GST Reduction Welcome, But Insufficient
In September 2025, the 56th GST Council reduced GST on tractors from 12% to 5%. GST on tractor tyres, tubes, and spare parts was also cut from 18% to 5%. This helped tractor sales touch a record 10.50 lakh units in the financial year 2025-26. However, purchasing a tractor is a one-time expense, while diesel consumption is a daily necessity. Over a tractor’s lifespan of 15-20 years, the cumulative tax burden on diesel far exceeds the savings gained from GST reductions.
Tax Treatment of Agricultural Diesel Across the World
Germany: From January 1, 2026, introduced an agricultural diesel rebate of 21.48 euro cents per litre, providing annual relief of around Rs 4,000 crore.
France: In April 2026, suspended all excise duties on agricultural diesel for one month.
United Kingdom: Offers an 80% tax concession on “red diesel” (10.18 pence versus 52.95 pence per litre).
Ireland: A special fund of 100 million euros provides a subsidy of 20 cents per litre on diesel from March to July 2026.
Australia: Under the Fuel Tax Credit (FTC) system, excise duty on diesel used in agriculture is fully refunded.
Canada (Saskatchewan): Farmers receive an 80% tax rebate on diesel.
South Africa: From April 1, 2026, introduced a 100% rebate for agriculture and forestry.
United States and Canada: Lower tax rates apply to coloured diesel used for off-road purposes.
Serbia: Registered farmers receive diesel at subsidised prices.
The Economics of Tax Reform
The excise duty cuts announced in March 2026 are estimated to cause a revenue loss of nearly Rs 1 lakh crore in the financial year 2027. Under this pressure, the government again increased the Special Additional Excise Duty (SAED) and the Road and Infrastructure Cess (RIC) in April 2026. The question is whether it is fair to compensate for this revenue loss at the expense of farmers. One possible solution exists: the central government could compensate states for VAT reductions on agricultural diesel, similar to the GST revenue compensation mechanism.
Three Demands of Farmers
First demand: Zero tax on diesel used in tractors.
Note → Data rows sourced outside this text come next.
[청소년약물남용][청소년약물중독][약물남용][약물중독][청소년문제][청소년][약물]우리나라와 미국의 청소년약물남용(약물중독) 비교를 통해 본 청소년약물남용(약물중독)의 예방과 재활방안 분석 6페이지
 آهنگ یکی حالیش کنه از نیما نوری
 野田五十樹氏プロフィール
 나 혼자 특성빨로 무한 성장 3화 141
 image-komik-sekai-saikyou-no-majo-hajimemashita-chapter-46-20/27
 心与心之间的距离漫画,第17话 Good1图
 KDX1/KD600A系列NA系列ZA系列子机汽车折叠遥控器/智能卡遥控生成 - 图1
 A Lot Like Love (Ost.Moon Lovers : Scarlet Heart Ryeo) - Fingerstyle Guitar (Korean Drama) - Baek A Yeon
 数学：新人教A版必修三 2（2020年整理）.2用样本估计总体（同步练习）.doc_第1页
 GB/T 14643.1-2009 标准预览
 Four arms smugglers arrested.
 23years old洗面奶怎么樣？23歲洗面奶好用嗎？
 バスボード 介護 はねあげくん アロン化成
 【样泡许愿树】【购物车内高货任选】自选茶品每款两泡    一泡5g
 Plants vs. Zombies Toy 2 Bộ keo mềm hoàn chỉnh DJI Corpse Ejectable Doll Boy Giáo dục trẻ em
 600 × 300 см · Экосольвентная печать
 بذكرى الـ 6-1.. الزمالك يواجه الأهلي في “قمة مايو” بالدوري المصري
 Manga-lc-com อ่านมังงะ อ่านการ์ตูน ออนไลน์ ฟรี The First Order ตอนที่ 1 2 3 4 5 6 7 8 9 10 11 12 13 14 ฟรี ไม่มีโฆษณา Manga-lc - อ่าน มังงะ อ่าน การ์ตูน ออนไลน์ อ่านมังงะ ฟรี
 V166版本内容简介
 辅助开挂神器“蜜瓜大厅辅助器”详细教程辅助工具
Like Europe, Canada, and Australia, India should introduce a “red diesel” or tax credit system under which excise duty paid by farmers is refunded.
Second demand: End the practice of classifying tractors on par with luxury cars. Parliament should create an independent legal category for tractors as “agricultural equipment.”
Third demand: Exempt agricultural diesel from the Road and Infrastructure Cess. Ensure transparent utilisation of the Agriculture Infrastructure Development Cess. The central government should write to states urging them to reduce VAT on agricultural diesel to 1-4%.
For small farmers, fuel expenses account for 12-18% of total production costs. Tax exemptions could save each farming family around Rs 4,000-5,000 annually. Agriculture contributes 18% to India’s GDP. According to the FAO, nearly 70 crore Indians cannot afford nutritious food. The annual tax burden per tractor exceeds Rs 56,000. The government allocates budgetary support to airlines in the “public interest,” is food production not in the public interest?
(The author is the President of the All India Kisan Sabha. The views expressed in the article are personal.)